#### QUÉ SE PIDE
Localiza, por favor, cada línea de las entradas de abajo que contenga la palabra "roof" y cópiala tal cual. Distingue entre mayúsculas y minúsculas.
*****
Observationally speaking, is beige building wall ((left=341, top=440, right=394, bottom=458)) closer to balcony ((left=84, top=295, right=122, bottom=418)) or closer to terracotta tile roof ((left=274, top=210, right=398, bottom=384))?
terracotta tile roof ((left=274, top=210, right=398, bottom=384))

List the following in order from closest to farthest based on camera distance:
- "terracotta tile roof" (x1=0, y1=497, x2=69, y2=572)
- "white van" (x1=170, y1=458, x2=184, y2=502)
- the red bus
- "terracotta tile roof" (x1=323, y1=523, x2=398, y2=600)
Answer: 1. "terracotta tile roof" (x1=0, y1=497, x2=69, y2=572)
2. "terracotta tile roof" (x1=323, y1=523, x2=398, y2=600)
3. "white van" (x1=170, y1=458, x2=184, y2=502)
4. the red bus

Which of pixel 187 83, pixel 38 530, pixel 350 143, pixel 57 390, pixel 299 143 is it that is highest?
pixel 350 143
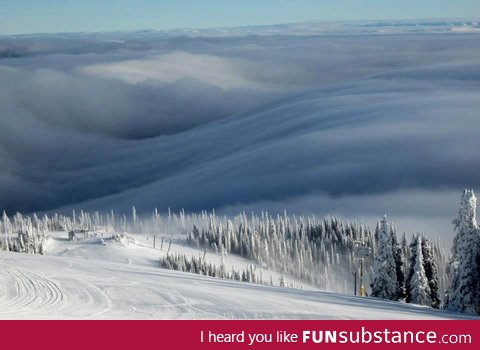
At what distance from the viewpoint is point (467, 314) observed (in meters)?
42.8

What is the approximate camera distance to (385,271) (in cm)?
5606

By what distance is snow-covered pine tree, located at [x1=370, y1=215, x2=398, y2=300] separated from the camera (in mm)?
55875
*****
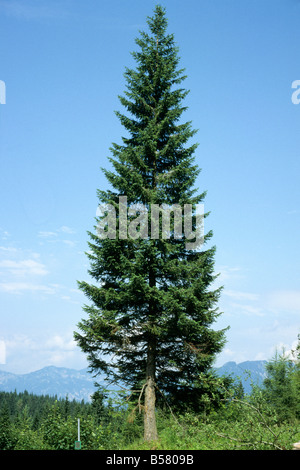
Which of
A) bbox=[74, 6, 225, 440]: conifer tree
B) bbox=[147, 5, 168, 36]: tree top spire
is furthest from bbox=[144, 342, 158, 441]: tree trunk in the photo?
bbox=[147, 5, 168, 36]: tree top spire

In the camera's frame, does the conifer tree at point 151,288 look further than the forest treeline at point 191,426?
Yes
*****
#### RESPUESTA DEL EJERCICIO
Observationally speaking, is beige building wall ((left=341, top=440, right=394, bottom=458)) closer to balcony ((left=84, top=295, right=122, bottom=418)) or closer to terracotta tile roof ((left=274, top=210, right=398, bottom=384))?
terracotta tile roof ((left=274, top=210, right=398, bottom=384))
- "terracotta tile roof" (x1=0, y1=497, x2=69, y2=572)
- "terracotta tile roof" (x1=323, y1=523, x2=398, y2=600)
Answer: 1. "terracotta tile roof" (x1=0, y1=497, x2=69, y2=572)
2. "terracotta tile roof" (x1=323, y1=523, x2=398, y2=600)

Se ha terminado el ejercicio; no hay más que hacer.